Lines of data:
** START **

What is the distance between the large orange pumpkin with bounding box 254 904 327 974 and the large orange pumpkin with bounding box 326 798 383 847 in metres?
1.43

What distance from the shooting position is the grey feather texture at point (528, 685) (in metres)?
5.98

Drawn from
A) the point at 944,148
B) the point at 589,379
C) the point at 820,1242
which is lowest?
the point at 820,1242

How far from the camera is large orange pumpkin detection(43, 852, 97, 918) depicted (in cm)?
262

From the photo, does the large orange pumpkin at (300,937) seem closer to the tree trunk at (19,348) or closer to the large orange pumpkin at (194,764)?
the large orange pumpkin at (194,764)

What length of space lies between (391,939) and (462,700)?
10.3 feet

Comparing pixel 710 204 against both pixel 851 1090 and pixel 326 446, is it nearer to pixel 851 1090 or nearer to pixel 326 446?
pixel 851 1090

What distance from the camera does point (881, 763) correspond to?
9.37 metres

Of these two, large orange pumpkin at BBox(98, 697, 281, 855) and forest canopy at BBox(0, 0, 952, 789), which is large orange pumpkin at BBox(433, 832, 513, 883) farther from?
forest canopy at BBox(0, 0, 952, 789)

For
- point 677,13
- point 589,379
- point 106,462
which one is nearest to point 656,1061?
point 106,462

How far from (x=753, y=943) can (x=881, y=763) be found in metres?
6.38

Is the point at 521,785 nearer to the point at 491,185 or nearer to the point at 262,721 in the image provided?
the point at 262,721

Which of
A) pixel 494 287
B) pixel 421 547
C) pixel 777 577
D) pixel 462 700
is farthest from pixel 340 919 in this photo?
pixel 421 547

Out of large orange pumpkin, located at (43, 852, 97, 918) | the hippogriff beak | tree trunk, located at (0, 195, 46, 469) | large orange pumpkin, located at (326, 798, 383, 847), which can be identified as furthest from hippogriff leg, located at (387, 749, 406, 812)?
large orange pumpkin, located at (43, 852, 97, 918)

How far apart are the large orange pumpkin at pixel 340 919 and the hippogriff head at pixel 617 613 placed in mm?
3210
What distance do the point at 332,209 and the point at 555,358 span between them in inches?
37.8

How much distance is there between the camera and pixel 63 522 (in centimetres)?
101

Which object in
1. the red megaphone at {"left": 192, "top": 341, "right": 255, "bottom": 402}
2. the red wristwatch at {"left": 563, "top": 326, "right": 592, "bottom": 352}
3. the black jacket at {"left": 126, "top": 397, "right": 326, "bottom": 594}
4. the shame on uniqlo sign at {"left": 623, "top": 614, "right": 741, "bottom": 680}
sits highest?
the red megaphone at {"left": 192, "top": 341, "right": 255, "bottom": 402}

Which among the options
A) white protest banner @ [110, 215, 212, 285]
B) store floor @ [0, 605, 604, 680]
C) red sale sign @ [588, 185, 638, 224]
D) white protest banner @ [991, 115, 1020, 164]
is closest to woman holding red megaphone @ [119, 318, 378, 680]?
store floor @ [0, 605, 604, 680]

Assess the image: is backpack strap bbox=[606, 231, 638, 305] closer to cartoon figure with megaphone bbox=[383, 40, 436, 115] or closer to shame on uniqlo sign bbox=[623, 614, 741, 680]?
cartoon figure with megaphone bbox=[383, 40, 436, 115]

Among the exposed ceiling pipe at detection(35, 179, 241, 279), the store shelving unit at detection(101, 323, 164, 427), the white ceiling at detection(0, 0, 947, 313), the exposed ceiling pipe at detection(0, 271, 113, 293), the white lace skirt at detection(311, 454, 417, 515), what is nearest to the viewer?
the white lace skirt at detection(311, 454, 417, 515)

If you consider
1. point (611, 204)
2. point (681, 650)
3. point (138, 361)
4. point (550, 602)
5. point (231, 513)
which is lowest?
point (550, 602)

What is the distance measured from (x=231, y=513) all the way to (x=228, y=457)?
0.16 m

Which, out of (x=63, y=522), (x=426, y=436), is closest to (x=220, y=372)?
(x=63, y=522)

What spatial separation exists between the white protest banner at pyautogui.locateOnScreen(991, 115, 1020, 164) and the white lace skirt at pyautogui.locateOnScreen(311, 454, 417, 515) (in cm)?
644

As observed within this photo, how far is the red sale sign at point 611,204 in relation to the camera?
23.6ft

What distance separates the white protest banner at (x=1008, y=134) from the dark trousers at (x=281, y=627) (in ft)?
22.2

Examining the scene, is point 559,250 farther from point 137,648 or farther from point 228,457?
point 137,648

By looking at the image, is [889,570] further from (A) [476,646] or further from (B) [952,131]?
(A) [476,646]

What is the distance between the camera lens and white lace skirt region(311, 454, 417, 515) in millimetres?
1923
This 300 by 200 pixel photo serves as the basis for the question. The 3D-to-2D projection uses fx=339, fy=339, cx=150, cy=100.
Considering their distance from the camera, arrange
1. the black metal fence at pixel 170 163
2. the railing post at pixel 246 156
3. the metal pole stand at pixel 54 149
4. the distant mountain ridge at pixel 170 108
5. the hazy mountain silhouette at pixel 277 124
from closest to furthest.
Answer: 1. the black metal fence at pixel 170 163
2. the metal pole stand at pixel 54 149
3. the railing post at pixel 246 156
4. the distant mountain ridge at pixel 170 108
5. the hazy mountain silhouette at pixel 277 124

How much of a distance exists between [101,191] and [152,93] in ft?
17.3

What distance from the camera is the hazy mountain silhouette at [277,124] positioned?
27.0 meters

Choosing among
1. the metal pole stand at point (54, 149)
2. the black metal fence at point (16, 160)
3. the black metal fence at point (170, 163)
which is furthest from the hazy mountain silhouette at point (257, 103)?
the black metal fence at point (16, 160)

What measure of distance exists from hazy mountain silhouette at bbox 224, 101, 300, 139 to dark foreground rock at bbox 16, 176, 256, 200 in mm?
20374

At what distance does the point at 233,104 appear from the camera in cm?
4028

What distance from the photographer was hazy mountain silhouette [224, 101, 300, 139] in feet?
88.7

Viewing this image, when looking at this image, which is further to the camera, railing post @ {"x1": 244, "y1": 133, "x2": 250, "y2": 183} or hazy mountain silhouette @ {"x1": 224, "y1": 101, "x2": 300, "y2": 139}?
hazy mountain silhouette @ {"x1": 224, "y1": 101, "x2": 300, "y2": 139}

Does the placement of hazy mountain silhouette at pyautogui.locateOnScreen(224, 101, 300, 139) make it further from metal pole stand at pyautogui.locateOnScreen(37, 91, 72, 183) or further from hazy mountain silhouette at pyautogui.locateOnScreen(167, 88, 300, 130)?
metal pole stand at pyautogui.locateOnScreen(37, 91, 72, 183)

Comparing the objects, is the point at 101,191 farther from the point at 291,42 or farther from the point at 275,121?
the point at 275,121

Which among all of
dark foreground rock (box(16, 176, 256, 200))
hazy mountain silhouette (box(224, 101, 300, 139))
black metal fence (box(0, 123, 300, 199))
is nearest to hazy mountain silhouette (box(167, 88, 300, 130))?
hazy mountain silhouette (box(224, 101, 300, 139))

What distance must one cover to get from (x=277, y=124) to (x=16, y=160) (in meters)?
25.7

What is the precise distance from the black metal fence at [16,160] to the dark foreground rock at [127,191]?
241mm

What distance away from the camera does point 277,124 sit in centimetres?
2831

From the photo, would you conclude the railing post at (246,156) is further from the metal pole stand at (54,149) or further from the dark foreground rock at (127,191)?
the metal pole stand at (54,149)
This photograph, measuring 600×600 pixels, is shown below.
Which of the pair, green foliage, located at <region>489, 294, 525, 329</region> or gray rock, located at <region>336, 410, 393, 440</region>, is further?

** END **

» Aim of the exercise
Copy out the lines starting with the line that contains "This 300 by" and continuing through the line that contains "27.0 meters", reproducing them without any change.

» Finished answer
This 300 by 200 pixel photo serves as the basis for the question. The 3D-to-2D projection uses fx=339, fy=339, cx=150, cy=100.
Considering their distance from the camera, arrange
1. the black metal fence at pixel 170 163
2. the railing post at pixel 246 156
3. the metal pole stand at pixel 54 149
4. the distant mountain ridge at pixel 170 108
5. the hazy mountain silhouette at pixel 277 124
from closest to furthest.
Answer: 1. the black metal fence at pixel 170 163
2. the metal pole stand at pixel 54 149
3. the railing post at pixel 246 156
4. the distant mountain ridge at pixel 170 108
5. the hazy mountain silhouette at pixel 277 124

How much of a distance exists between [101,191] and [152,93] in ft?
17.3

What distance from the camera is the hazy mountain silhouette at [277,124] positioned?
27.0 meters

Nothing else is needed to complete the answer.